- The Washington Times - Tuesday, July 18, 2000

Having lost a crucial case in the U.S. Supreme Court, the gay lobby is now declaring that the Boy Scouts' prohibition against homosexual scoutmasters will soon be overwhelmed by the tides of history and by public opinion. The U.S. Supreme Court ruled last month, by a majority of 5-4, that the Boy Scouts, despite a New Jersey state law against discrimination based on "sexual orientation," may legally continue their prohibition.
Some media pundits, who otherwise sympathize with gay causes, have grudgingly acknowledged that the court had little choice. The Scouts are, after all, a private organization and constitutionally have a right to determine their own internal membership rules.
So many editorialists have instead argued that, despite the court ruling, the tide of history will swell around the archaic Boy Scouts and make them irrelevant. This will happen, unless of course the Scouts abandon their current "fear" and "ignorance" regarding homosexuality. Otherwise, those who stand with the Boy Scouts and decline to join the pro-homosexuality "bandwagon" will become "isolated."
It is true that opponents of the gay rights agenda find themselves on the defensive. But they should not think that societal trends are irrevocably arrayed against them, nor even believe that they represent a minority within American public opinion.
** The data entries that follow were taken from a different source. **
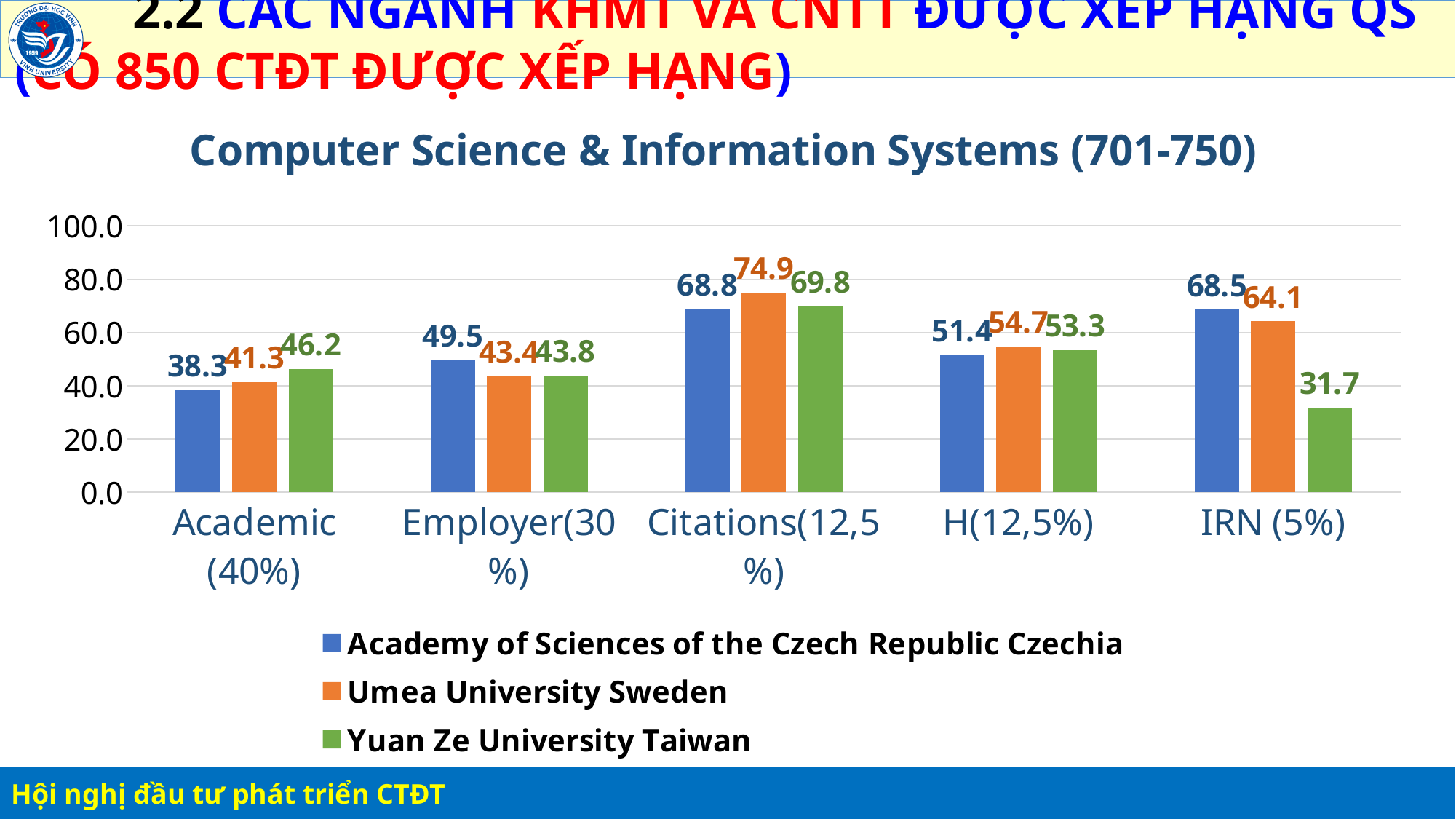
How many series does the legend list? 3 In the Academic (40%) category, which series has the larger value: Umea University Sweden or Yuan Ze University Taiwan? Yuan Ze University Taiwan In which category does Yuan Ze University Taiwan have its highest value? Citations(12,5%) What is the value for Yuan Ze University Taiwan in the IRN (5%) category? 31.7 What kind of chart is shown on the slide? Bar chart What is the difference between the Academy of Sciences of the Czech Republic Czechia and Yuan Ze University Taiwan values in the IRN (5%) category? 36.8 How many categories are shown on the x axis? 5 What is the value for Umea University Sweden in the Citations(12,5%) category? 74.9 In which category does Academy of Sciences of the Czech Republic Czechia have its lowest value? Academic (40%) What is the value for Academy of Sciences of the Czech Republic Czechia in the Employer(30%) category? 49.5 Is the value for Umea University Sweden in the H(12,5%) category greater or less than 60.0? less What is the title of the chart? Computer Science & Information Systems (701-750)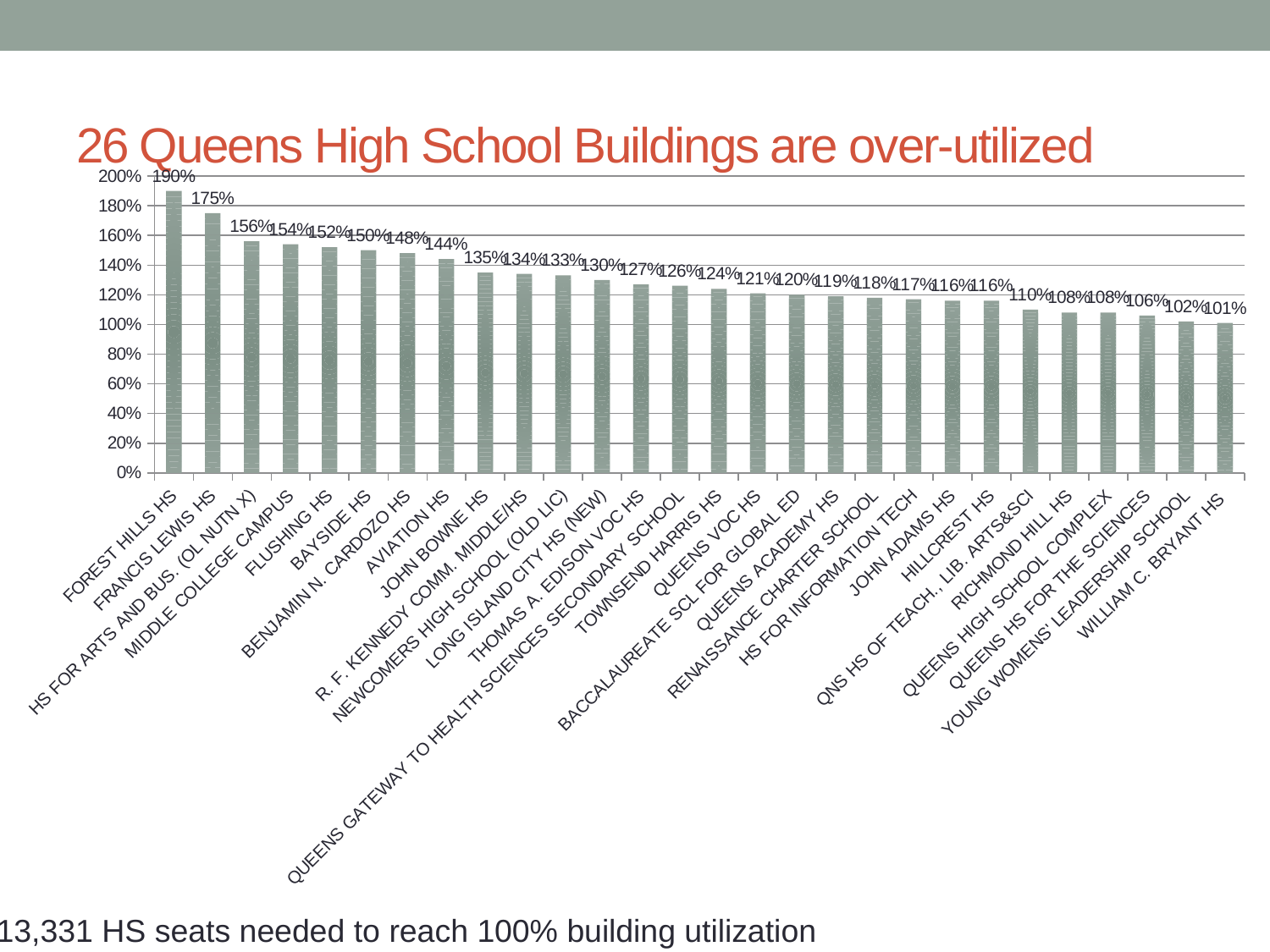
Do the values rise or fall from left to right along the x axis? Fall What is the title of the chart? 26 Queens High School Buildings are over-utilized What is the utilization value for FLUSHING HS? 152% What is the utilization value for FOREST HILLS HS? 190% What is the utilization value for TOWNSEND HARRIS HS? 124% Which has a higher utilization value, BAYSIDE HS or AVIATION HS? BAYSIDE HS What kind of chart is shown on the slide? Bar chart What is the utilization value for RICHMOND HILL HS? 108% What is the difference between the utilization values for FOREST HILLS HS and FRANCIS LEWIS HS? 15% Is the value for JOHN BOWNE HS greater or less than 120%? greater Which school has the highest utilization value? FOREST HILLS HS Which school has the lowest utilization value? WILLIAM C. BRYANT HS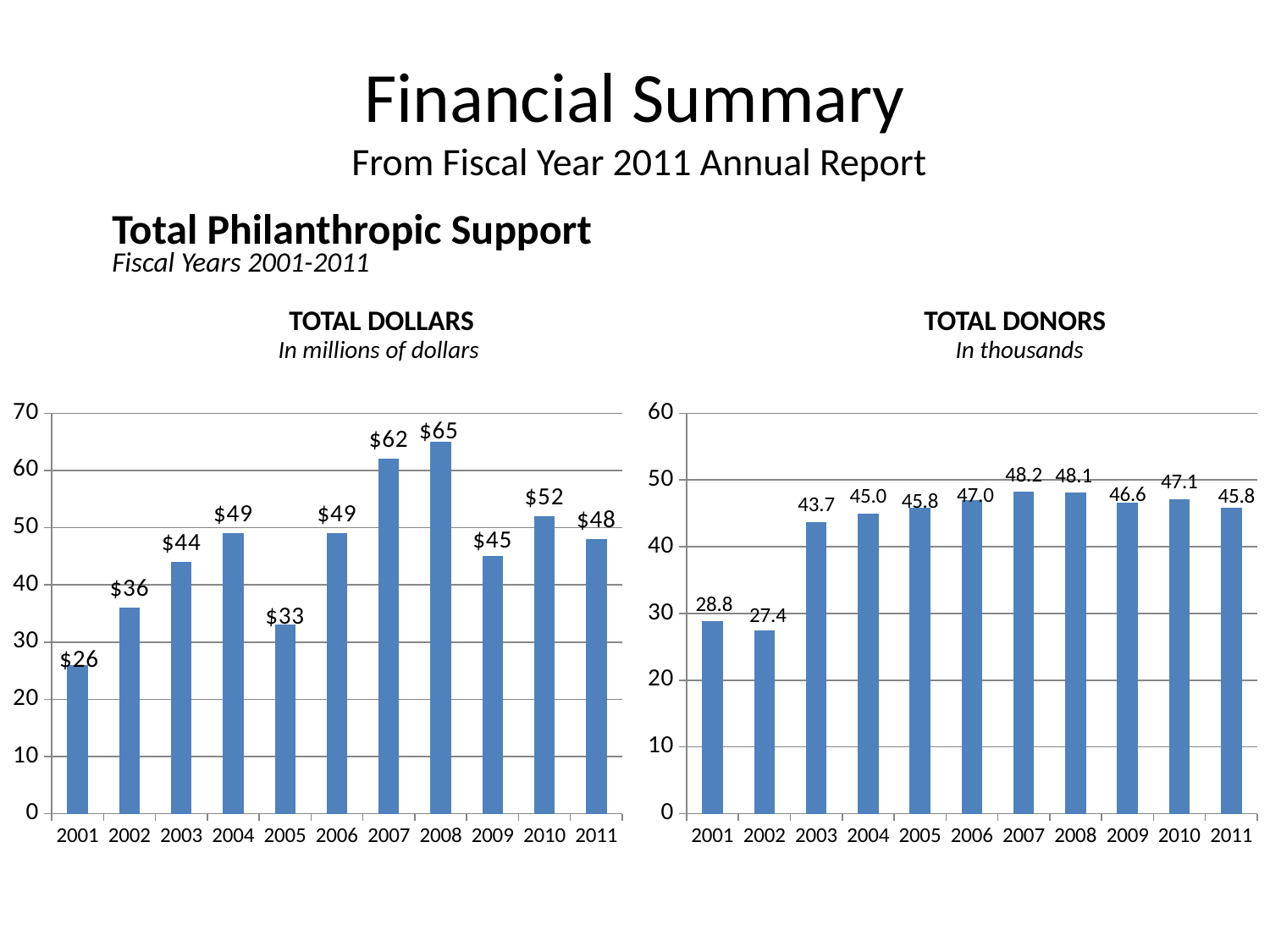
In the TOTAL DOLLARS chart, which year has the lowest value? 2001 In the TOTAL DONORS chart, which year has the lowest value? 2002 In the TOTAL DOLLARS chart, what is the difference between the values for 2008 and 2009? $20 In the TOTAL DOLLARS chart, what is the value for 2011? $48 In the TOTAL DOLLARS chart, what is the value for 2008? $65 In the TOTAL DOLLARS chart, which is larger, the value for 2005 or the value for 2006? 2006 In the TOTAL DONORS chart, what is the value for 2007? 48.2 In the TOTAL DONORS chart, what is the difference between the values for 2001 and 2002? 1.4 In the TOTAL DOLLARS chart, which year has the highest value? 2008 In the TOTAL DONORS chart, which is larger, the value for 2003 or the value for 2010? 2010 What kind of chart is the TOTAL DONORS chart? Bar chart How many years are shown in the TOTAL DOLLARS chart? 11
Some trends do not bode well for the "gay" cause, not least of which is the still-adamant opposition of America's religious community to full acceptance of homosexuality.
Arguably, the Boy Scouts could not have won without religious support. The majority of scouting troops are sponsored by religious congregations. The largest of these sponsors are United Methodists, Mormons, Roman Catholics and Missouri Synod Lutherans. The scouting ministries from these organizations endorsed a friend of the court brief on behalf of the Boy Scouts before the U.S. Supreme Court. They rightly feared that if the government forced Boy Scouts to accept openly homosexual scoutmasters, local churches would be forced to choose between scouting and the teachings of their own religious faith.
Almost all major religious faiths disapprove of homosexual conduct. Unlike the advocates of the latest sexual fashions within modern Western culture, most religions recognize that sexual practice is more than simply an inherited personal preference. They understand that sexuality involves the deepest aspects of personal character development and how we organize our society.

Some trends do not bode well for the "gay" cause, not least of which is the still-adamant opposition of America's religious community to full acceptance of homosexuality. Arguably, the Boy Scouts could not have won without religious support.

Opponents of the Boy Scouts' policy argued to the courts that there is "no single view" regarding homosexuality within churches. But no major tradition within the Christian faith, whether Roman Catholic, Protestant, Orthodox or Evangelical, accepts homosexual practice or any sexual practice outside the context of heterosexual marriage. This teaching has been upheld for 2,000 years, and dates back even further into ancient Jewish tradition.
There are more than 160 million church members in the United States, and only a small fraction of them belongs to denominations or local churches that have openly abandoned historic Christian teachings about homosexuality. Those denominations that have leaned towards acceptance of homosexuality, like the 1.5 million member United Church of Christ, have suffered steep decline. This has happened despite the claims that "tolerance" would attract crowds of new church members who subscribe to "alternative" lifestyles.
The growing churches in America today are those with more conservative theology and consequently are the least accepting of homosexual practice. America's largest churches are the Roman Catholic and the Southern Baptist, neither of which shows any sign of accommodating modern fashions about sexuality. Even America's third-largest denomination, the United Methodist Church, which has a predominantly liberal leadership, recently reaffirmed by large margins its disapproval of homosexual practice.
It is true that our nation's cultural elites have changed their attitude about homosexuality in recent years. Movies, television, university campuses, corporate board rooms and many newspapers are abuzz with their insistence that society must accept homosexuality. These institutions comprise an important part of America. But America's religious institutions are largely in consensus about the unacceptability of homosexuality. So far, polls show that a majority of Americans still agree with their religious leaders on the issue of homosexual behavior.
Gay advocates, of course, argue like the Marxists of old that their cause will inevitably prevail. But this type of historical determinism has been disappointed many times before. Nothing is really inevitable in human history, unless people allow it to be so. There is a cultural struggle in our country over sexual ethics, and it is far too early for either side to declare victory.
Indeed, the continued religiosity of Americans, and the failure of liberal religious organizations to retain large memberships, argues that if history does in fact take sides, it will be against normalization of homosexuality in America. But the Boy Scout case was only one skirmish in a very long-term culture war.

Mark Tooley is a research associate at the Institute on Religion and Democracy.